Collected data
*-*-*

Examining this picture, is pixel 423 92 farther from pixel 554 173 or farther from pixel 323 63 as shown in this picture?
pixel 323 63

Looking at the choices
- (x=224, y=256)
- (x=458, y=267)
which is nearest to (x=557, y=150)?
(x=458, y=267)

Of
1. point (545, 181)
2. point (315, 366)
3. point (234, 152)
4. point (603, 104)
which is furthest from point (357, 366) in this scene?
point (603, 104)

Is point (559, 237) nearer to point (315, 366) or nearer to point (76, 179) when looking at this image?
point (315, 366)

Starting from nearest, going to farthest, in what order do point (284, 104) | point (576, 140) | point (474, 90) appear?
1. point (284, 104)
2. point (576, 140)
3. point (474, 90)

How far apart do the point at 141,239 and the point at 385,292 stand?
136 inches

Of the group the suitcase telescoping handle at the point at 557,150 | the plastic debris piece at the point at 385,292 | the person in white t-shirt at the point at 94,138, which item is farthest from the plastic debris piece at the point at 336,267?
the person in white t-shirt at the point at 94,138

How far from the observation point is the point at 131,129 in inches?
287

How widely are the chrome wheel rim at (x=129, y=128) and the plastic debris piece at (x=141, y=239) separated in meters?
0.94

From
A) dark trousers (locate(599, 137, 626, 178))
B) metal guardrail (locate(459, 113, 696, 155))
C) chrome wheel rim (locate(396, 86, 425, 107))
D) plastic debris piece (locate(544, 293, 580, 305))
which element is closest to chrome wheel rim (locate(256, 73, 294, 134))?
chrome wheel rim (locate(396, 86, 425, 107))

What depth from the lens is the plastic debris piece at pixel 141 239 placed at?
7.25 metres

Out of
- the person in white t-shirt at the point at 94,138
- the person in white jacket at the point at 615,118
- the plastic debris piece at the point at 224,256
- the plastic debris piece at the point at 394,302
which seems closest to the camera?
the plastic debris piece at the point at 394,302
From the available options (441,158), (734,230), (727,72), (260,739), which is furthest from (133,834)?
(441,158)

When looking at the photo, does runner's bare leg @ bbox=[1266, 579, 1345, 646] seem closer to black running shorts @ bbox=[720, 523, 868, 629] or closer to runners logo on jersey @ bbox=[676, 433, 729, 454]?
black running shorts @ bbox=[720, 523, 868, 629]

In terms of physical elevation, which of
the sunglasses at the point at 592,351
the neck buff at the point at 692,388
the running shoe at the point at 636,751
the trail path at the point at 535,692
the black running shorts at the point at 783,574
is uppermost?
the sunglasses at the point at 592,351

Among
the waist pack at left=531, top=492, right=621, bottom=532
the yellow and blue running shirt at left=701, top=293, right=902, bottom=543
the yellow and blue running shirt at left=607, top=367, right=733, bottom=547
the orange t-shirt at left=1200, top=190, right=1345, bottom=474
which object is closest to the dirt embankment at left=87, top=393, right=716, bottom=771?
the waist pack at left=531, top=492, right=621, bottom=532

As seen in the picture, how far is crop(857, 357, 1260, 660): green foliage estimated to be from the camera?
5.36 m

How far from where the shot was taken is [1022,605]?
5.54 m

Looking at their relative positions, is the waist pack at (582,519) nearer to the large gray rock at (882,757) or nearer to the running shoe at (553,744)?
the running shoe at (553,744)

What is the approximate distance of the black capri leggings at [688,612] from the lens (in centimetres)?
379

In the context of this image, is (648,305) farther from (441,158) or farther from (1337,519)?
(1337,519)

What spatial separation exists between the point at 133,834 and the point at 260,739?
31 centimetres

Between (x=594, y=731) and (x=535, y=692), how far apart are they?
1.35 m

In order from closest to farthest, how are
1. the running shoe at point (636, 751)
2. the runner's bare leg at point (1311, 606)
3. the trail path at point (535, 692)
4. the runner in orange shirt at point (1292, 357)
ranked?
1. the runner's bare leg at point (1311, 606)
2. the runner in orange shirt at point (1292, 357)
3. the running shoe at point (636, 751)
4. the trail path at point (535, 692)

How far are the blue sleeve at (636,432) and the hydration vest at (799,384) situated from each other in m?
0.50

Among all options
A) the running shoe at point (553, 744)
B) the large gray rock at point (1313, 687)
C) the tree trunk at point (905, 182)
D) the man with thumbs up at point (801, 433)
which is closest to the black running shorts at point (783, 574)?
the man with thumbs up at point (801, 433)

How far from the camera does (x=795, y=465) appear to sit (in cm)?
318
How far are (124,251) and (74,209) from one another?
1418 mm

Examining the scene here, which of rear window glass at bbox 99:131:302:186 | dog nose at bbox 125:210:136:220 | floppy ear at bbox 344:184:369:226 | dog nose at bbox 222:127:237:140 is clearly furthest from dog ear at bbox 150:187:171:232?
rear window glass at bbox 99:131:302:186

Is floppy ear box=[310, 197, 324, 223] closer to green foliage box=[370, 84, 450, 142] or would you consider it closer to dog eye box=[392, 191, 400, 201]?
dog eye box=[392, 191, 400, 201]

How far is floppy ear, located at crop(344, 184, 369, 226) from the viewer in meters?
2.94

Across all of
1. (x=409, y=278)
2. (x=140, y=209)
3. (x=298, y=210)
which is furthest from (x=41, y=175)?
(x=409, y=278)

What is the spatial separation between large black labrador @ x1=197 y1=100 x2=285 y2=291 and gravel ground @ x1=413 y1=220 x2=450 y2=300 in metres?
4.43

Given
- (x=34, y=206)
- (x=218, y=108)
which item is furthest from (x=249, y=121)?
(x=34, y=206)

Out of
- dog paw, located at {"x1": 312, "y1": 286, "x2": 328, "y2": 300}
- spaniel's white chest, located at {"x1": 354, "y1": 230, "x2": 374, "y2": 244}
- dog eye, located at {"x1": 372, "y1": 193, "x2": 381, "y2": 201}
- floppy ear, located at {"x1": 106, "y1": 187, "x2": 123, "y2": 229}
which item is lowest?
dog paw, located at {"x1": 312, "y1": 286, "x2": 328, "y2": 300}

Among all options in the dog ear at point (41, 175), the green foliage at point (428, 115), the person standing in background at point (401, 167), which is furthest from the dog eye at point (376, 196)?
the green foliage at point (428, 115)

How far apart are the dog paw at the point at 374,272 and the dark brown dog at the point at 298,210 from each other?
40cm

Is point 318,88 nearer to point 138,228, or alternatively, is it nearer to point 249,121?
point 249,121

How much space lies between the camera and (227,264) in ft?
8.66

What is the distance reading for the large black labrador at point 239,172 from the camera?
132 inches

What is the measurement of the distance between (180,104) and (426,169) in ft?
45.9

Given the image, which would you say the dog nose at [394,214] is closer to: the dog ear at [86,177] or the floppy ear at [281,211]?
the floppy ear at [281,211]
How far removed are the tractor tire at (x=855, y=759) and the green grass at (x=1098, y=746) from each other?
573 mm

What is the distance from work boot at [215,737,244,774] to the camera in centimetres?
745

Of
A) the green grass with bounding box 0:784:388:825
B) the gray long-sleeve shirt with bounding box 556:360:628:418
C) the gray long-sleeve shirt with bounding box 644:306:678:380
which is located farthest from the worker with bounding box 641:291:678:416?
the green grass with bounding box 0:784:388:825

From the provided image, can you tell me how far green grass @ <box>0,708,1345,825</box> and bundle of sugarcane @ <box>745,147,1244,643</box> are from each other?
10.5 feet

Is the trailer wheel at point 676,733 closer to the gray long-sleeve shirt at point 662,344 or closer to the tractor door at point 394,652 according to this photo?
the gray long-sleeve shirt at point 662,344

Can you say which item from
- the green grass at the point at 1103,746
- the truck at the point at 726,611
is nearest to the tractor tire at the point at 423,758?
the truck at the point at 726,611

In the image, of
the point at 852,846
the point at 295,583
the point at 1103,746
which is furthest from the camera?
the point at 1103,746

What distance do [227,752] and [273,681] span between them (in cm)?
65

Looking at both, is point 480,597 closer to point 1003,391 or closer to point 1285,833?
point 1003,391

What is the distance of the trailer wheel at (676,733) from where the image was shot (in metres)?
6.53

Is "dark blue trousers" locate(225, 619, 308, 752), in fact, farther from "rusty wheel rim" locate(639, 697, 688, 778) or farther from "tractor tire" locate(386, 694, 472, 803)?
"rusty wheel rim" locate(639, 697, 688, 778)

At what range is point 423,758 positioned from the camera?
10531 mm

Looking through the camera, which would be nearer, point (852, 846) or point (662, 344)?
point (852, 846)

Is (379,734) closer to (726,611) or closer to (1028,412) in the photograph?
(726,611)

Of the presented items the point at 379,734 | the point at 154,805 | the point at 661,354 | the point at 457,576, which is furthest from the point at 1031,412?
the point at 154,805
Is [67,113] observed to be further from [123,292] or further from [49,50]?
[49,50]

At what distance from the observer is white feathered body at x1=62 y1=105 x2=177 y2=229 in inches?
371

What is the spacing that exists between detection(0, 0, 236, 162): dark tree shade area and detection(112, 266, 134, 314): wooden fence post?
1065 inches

*-*-*

WHAT TO DO -
Copy out the stretch of the records above from the line containing "In order from closest to farthest, how are" through the line containing "4. the trail path at point (535, 692)", both lines included, without changing anything.

CORRECT RESPONSE -
In order from closest to farthest, how are
1. the running shoe at point (636, 751)
2. the runner's bare leg at point (1311, 606)
3. the trail path at point (535, 692)
4. the runner in orange shirt at point (1292, 357)
ranked?
1. the runner's bare leg at point (1311, 606)
2. the runner in orange shirt at point (1292, 357)
3. the running shoe at point (636, 751)
4. the trail path at point (535, 692)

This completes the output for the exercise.